The same process is repeated for the < operator, except this time we store the filename in infile.

Once that is done, the rest of the method processes the remaining command-line arguments as usual.

Piping

I decided to implement piping in it's own tsh_launch_pipe() function and also use a helper called find_pipe(). This is just to keep the functions from getting too convoluted. We'll start with the find_pipe() helper since it is short and easy to reason about.

int find_pipe(char **args) {
  for (int i = 0; args[i] != NULL; i++) {
    if (strcmp(args[i], "|") == 0) {
      return i;
    }
  }
  return -1;
}

We're just taking in the argument string and checking if we encounter a pipe | operator and returning it's position, otherwise we just return the default not found value -1.

Now that we have that in place we will add some logic to our tsh_execute() function to determine when we need to branch our execution to the soon to be implemented tsh_launch_pipe() function.

int tsh_execute(char **args) {
  int i;

  if (args[0] == NULL) {
    // empty command was entered
    return 1;
  }

  // added for running piped commands
  int pipe_pos = find_pipe(args);
  if (pipe_pos != -1) {
    return tsh_launch_pipe(args);
  }
  ...remains the same. 

This function remains the same as before, just with the addition of checking if we have a pipe and calling tsh_launch_pipe() if we do.

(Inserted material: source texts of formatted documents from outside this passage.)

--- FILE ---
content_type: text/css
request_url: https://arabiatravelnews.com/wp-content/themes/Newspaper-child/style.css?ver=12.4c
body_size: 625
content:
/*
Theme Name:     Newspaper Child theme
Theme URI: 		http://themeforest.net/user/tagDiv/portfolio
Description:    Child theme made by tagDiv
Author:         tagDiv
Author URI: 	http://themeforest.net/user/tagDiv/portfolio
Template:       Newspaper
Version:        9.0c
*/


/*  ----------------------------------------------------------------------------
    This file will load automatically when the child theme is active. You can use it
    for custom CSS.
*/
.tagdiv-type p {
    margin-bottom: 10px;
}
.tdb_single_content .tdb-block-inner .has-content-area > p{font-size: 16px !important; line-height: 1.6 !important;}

Now for the tsh_launch_pipe() function, it's a lot of code but basically we check there is a pipe present with out find_pipe() helper, then we insert NULL in the place of the | operator, then we split up the left and right side of the argument string into left_args & right_args, check for errors, then we create a file descriptor table fd to use as our pipe by calling pipe(), then we fork the left arg process and wire it's STDOUT to the write end of the pipe and execute it with execvp, we do the same thing for the right arg process but wire it's STDIN to the pipes read end, then in the outer parent scope we close up the file descriptors and wait on the forked processes to finish.

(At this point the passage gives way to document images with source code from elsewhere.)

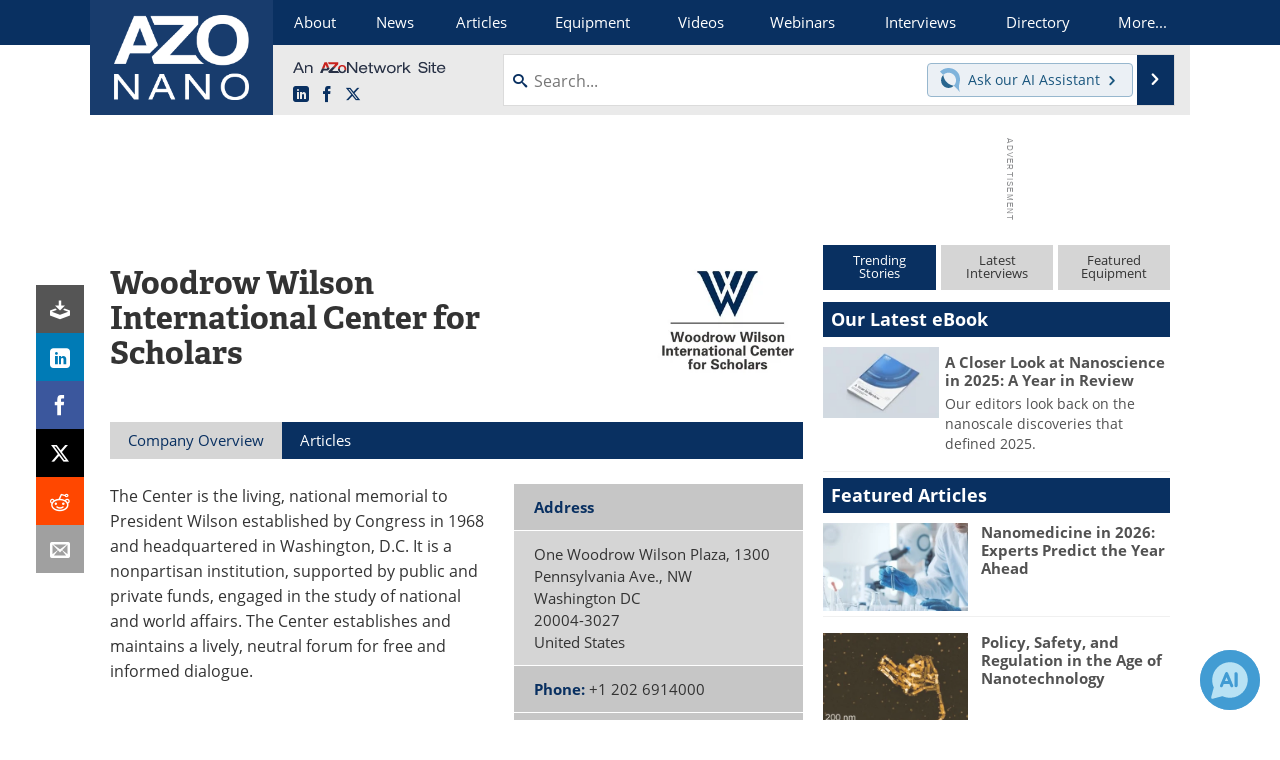

--- FILE ---
content_type: text/html; charset=utf-8
request_url: https://www.google.com/recaptcha/api2/aframe
body_size: 268
content:
<!DOCTYPE HTML><html><head><meta http-equiv="content-type" content="text/html; charset=UTF-8"></head><body><script nonce="im5MkxB694KeQAApoJCvyw">/** Anti-fraud and anti-abuse applications only. See google.com/recaptcha */ try{var clients={'sodar':'https://pagead2.googlesyndication.com/pagead/sodar?'};window.addEventListener("message",function(a){try{if(a.source===window.parent){var b=JSON.parse(a.data);var c=clients[b['id']];if(c){var d=document.createElement('img');d.src=c+b['params']+'&rc='+(localStorage.getItem("rc::a")?sessionStorage.getItem("rc::b"):"");window.document.body.appendChild(d);sessionStorage.setItem("rc::e",parseInt(sessionStorage.getItem("rc::e")||0)+1);localStorage.setItem("rc::h",'1768906704292');}}}catch(b){}});window.parent.postMessage("_grecaptcha_ready", "*");}catch(b){}</script></body></html>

int tsh_launch_pipe(char **args) {
  int pipe_pos = find_pipe(args);
  if (pipe_pos == -1) {
    fprintf(stderr, "TSH: no pipe found\n");
    return 1;
  }

  args[pipe_pos] = NULL;

  // split the args into two arrays
  char **left_args = args;
  char **right_args = &args[pipe_pos + 1];

  if (left_args[0] == NULL || right_args[0] == NULL) {
    fprintf(stderr, "TSH: invalid pipe\n");
    return 1;
  }

  int fd[2];

  // create pipe
  if (pipe(fd) == -1) {
    perror("TSH: pipe");
    return 1;
  }

  pid_t left_pid = fork();
  if (left_pid < 0) {
    perror("tsh: left child fork");
    close(fd[0]);
    close(fd[1]);
    return 1;
  }

  // left child
  if (left_pid == 0) {

    // stdout -> pipe write end
    if (dup2(fd[1], STDOUT_FILENO) == -1) {
      perror("tsh: left dup2");
      _exit(EXIT_FAILURE);
    }

    // close unused fds so process doesn't hang
    close(fd[0]);
    close(fd[1]);

    execvp(left_args[0], left_args);

    perror("tsh: pipe left child");
    _exit(EXIT_FAILURE);
  }

  pid_t right_pid = fork();
  if (right_pid < 0) {
    perror("tsh: right child fork\n");
    close(fd[0]);
    close(fd[1]);
    waitpid(left_pid, NULL, 0);
    return 1;
  }

  // right child
  if (right_pid == 0) {

    // stdin <- pipe read end
    if (dup2(fd[0], STDIN_FILENO) == -1) {
      perror("TSH: right dup2");
      _exit(EXIT_FAILURE);
    }

    // close unused fds
    close(fd[1]);
    close(fd[0]);

    execvp(right_args[0], right_args);

    perror("tsh: right child pipe");
    _exit(EXIT_FAILURE);
  }

  // parent no longer needs pipe fds
  close(fd[0]);
  close(fd[1]);

  // wait for both children
  waitpid(left_pid, NULL, 0);
  waitpid(right_pid, NULL, 0);

  return 1;
}

Resources:

  1. The C Programming Language by Kernighan and Ritchie (K&R)
    • I think appendix B will be the most useful.
    • This book is a piece of programmer lore though, so it wouldn't hurt to read/skim the whole thing.
  2. learn-c.org
    • This is a more interactive/concise version of what K&R provides.
  3. AI Tools
    • I think if there are any gaps the above don't satisfy then using your favorite LLM or agentic tool is going to be your best bet.